The Republican Convention in Chicago
The Republican Party was still brand new in 1860. The first presidential election the Republican participated in was just four years before. But the Republican convention resulted in a number of intelligent political decisions. The man most likely to get the nomination was William H. Seward of New York, who was by far the most famous candidate. But many Republicans believed that Seward’s stance against slavery was too radical so he would not win the election. Although not the most famous candidate, many Republicans liked the Illinois politician Abraham Lincoln. Lincoln had the reputation of being against slavery’s expansion but he was not seen as a radical or abolitionist. Lincoln also opposed the Know Nothings (a political party against immigrants) so he would appeal to immigrant voters, but Lincoln’s stance was not that well known, so many anti-immigrant voters would still vote for Lincoln. Finally, Lincoln was from Illinois, one of the states the Republicans needed to win the election and would appeal to many voters based on the fact that he was born in a poor log cabin and had become successful through hard work. On the first vote, Seward beat Lincoln by 70 votes, but Seward did not have enough votes to win the nomination. The fact that the convention took place in Chicago in Lincoln’s state undoubtedly helped increase enthusiasm for Lincoln. On the third vote, it was finally announced that Lincoln won, and the crowd went wild.

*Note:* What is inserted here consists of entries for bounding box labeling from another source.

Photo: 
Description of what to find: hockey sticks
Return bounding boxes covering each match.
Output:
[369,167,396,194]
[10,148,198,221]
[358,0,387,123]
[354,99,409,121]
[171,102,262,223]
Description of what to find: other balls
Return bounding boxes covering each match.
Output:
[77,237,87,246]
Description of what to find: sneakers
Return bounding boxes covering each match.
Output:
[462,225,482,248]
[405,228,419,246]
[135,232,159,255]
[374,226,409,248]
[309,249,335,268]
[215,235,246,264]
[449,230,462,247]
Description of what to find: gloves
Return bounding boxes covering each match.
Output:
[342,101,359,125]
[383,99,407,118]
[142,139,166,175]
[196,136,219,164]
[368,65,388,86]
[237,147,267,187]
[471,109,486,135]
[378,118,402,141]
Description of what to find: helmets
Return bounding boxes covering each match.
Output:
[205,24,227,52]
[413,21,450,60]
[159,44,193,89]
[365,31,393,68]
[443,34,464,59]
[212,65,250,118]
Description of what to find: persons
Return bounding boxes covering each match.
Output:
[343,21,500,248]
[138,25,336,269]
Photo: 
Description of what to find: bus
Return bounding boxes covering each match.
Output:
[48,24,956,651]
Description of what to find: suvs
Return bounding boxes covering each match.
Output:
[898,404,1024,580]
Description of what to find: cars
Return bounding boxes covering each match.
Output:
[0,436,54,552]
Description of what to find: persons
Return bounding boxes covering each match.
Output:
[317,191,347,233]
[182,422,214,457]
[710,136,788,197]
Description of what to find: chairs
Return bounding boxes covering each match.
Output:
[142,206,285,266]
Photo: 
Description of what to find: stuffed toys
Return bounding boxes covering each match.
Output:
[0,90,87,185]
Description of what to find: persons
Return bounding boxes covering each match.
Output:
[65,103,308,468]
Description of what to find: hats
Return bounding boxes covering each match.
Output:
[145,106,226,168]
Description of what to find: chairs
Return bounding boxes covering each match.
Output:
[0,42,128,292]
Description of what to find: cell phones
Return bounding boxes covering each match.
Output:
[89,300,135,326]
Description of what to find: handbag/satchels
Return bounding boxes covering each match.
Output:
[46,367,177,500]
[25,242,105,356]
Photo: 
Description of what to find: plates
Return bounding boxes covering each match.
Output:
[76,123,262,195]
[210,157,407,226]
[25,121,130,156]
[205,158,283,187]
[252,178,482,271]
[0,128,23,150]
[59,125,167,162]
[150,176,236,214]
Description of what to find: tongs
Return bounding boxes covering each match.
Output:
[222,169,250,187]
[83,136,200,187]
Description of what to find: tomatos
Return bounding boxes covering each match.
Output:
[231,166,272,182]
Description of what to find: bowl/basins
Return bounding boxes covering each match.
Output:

The Republican Party Platform was designed to win the maximum number of votes. (1) Republicans were against the spread of slavery to any new territories (but they were not opposed to slavery in the South). (2) Republicans condemned the actions of John Brown. (3) Republicans supported a homestead act, which would give away Western land to farmers for free after the farmer had worked on and improved the land for five years. (4) Republicans supported the growth of business by endorsing a transcontinental railroad, better roads, canals, and bridges. (5) Finally, Republicans supported a moderate tariff which they argued would help more manufacturing businesses grow and help raise wages for workers. The Republicans thus maximized support from many people as possible, including those that were against slavery, small farmers, businessmen, and workers.
The Election of 1860
In addition to the three candidates running, another party sprung up called the Constitutional Union Party which nominated John Bell. The Constitutional Union Party said absolutely nothing about slavery; they ran on the platform to obey the Constitution and preserve the Union.
The election was a strange one. Republicans made up a united party, but had no Southern support. The Democrats were split in two. Essentially, Lincoln was facing Douglas in the North, while Breckinridge was facing Bell in the South. Lincoln did not even appear on the ballot in ten southern states, meaning that it was not even possible to vote for him. As the race went on, it became clear to Douglas that he was not going to win. Douglas went South, campaigning not for Lincoln, but for the Union. Southerners were threatening to leave the Union if Lincoln and the “Black Republicans” won. Thanks to the division of the Democrats, Lincoln did win, as he carried every Northern state but New Jersey and the North had a larger population than the South.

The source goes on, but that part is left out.